## DATA FOR PROCESSING
• • • • • • •
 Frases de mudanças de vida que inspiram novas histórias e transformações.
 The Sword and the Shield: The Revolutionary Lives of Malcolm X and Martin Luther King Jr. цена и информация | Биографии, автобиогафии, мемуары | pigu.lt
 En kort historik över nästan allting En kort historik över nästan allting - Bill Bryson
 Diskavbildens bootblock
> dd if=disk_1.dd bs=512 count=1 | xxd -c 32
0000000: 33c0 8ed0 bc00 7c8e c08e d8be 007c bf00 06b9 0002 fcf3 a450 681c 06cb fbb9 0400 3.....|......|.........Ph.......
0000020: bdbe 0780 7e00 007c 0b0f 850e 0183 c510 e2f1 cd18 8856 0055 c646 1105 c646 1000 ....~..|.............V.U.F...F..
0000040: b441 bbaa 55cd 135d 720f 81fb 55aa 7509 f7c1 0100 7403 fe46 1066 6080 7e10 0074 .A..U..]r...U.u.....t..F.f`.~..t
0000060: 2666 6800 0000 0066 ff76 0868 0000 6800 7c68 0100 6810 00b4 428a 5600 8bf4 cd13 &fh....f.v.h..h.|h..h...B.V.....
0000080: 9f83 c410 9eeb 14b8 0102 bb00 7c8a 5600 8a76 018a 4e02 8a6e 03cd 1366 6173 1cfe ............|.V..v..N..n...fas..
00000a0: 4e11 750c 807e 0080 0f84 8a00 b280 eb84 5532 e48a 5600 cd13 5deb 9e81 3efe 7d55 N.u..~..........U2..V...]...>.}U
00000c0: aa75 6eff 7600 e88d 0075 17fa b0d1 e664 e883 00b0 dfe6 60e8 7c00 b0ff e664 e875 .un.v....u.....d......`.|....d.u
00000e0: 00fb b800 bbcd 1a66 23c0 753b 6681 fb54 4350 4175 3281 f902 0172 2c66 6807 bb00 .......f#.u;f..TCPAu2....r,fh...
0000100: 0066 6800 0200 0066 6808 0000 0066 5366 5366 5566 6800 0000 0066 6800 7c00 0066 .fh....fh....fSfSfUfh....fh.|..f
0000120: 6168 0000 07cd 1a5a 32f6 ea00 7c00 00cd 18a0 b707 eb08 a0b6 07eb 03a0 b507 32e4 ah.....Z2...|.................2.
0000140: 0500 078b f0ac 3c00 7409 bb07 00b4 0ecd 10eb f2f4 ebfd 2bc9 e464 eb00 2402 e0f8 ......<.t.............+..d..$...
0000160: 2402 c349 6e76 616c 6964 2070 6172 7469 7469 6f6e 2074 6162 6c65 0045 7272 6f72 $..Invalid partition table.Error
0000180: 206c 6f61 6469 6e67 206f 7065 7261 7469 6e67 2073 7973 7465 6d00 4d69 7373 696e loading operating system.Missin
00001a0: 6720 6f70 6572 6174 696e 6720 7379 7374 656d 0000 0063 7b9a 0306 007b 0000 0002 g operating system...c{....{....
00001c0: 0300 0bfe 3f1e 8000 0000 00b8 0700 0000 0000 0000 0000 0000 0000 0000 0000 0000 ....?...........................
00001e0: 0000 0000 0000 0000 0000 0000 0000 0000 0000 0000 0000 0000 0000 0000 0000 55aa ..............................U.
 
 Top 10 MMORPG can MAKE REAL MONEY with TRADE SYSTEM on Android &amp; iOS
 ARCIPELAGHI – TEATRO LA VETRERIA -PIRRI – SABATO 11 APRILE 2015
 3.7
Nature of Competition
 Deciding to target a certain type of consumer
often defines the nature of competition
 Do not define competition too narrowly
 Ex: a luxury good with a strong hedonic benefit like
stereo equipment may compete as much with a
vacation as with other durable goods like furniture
• • • • • • •
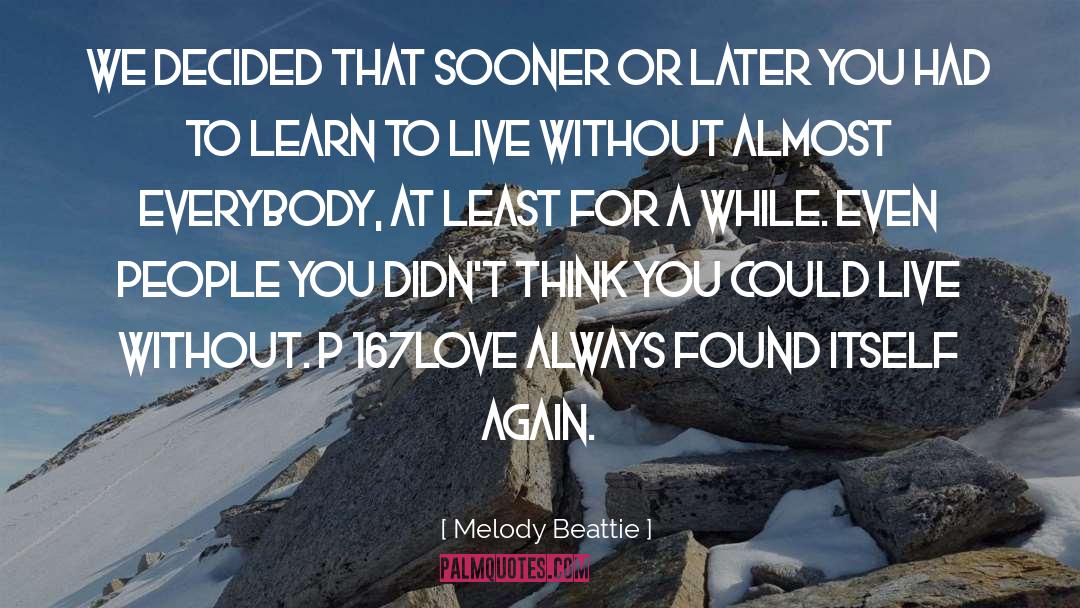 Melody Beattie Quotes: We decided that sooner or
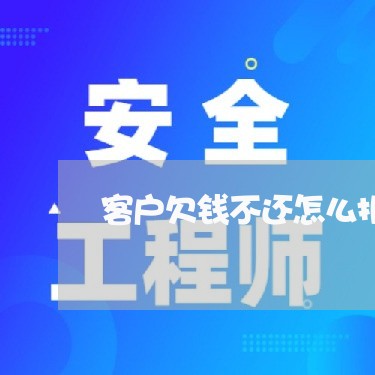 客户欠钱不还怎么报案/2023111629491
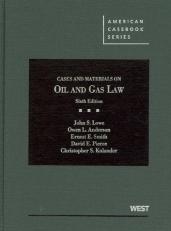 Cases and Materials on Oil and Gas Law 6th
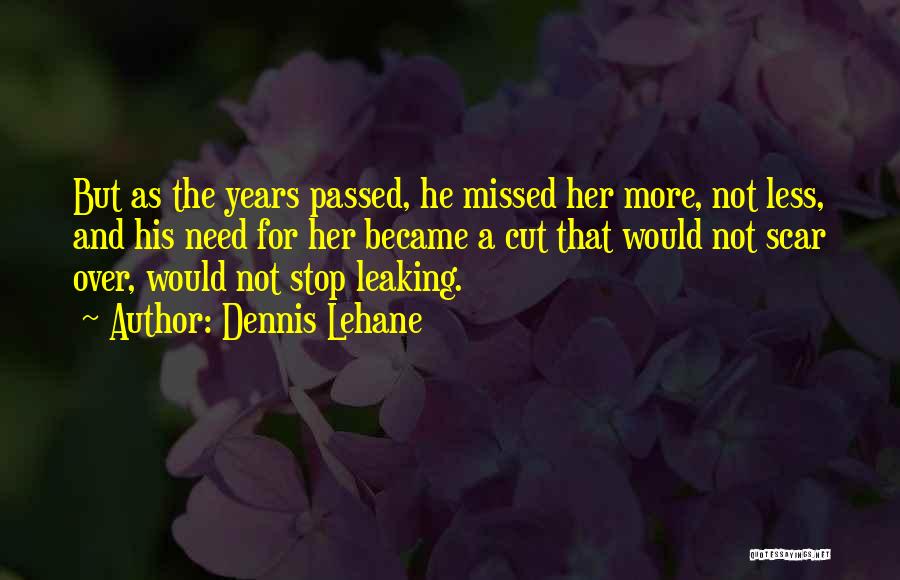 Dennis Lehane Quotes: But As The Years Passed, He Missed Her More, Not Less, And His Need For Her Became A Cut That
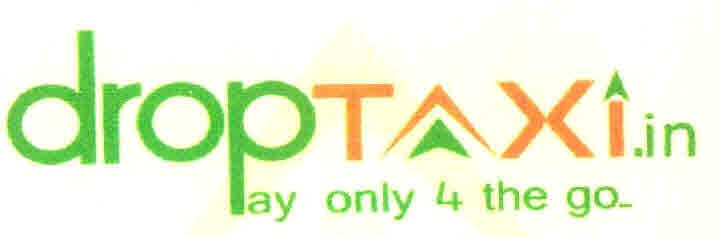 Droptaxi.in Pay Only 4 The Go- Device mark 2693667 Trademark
• • • • • • •
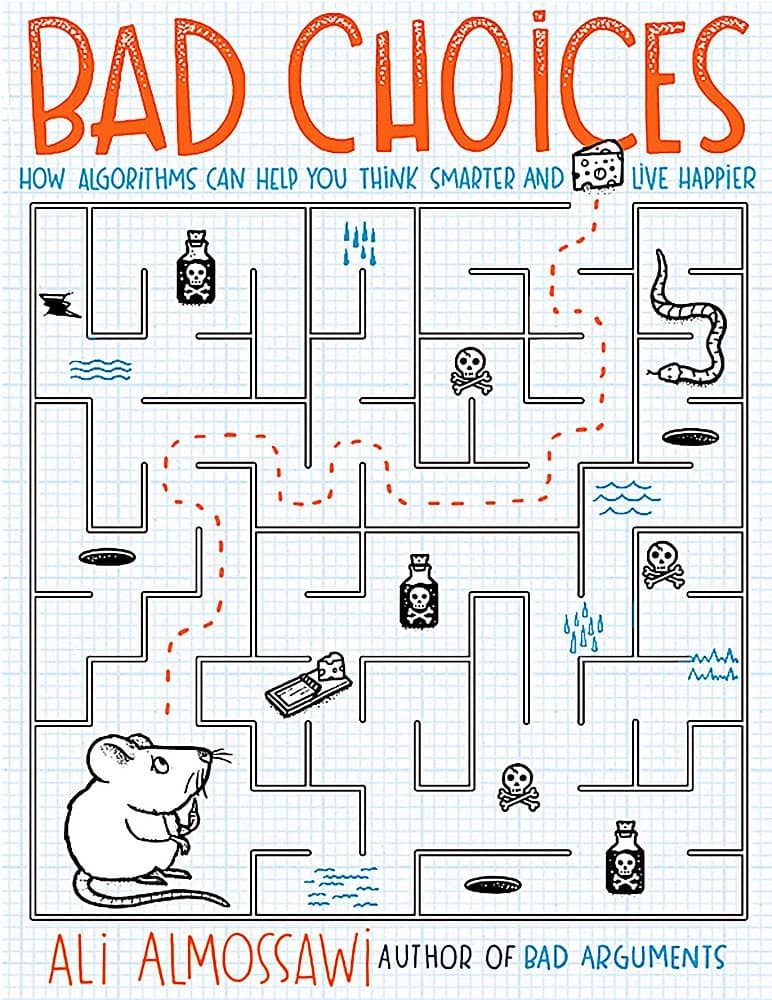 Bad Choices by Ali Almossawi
• • • • • • •
From the data, collect all lines where the string "like" appears.

 Ex: a luxury good with a strong hedonic benefit like
vacation as with other durable goods like furniture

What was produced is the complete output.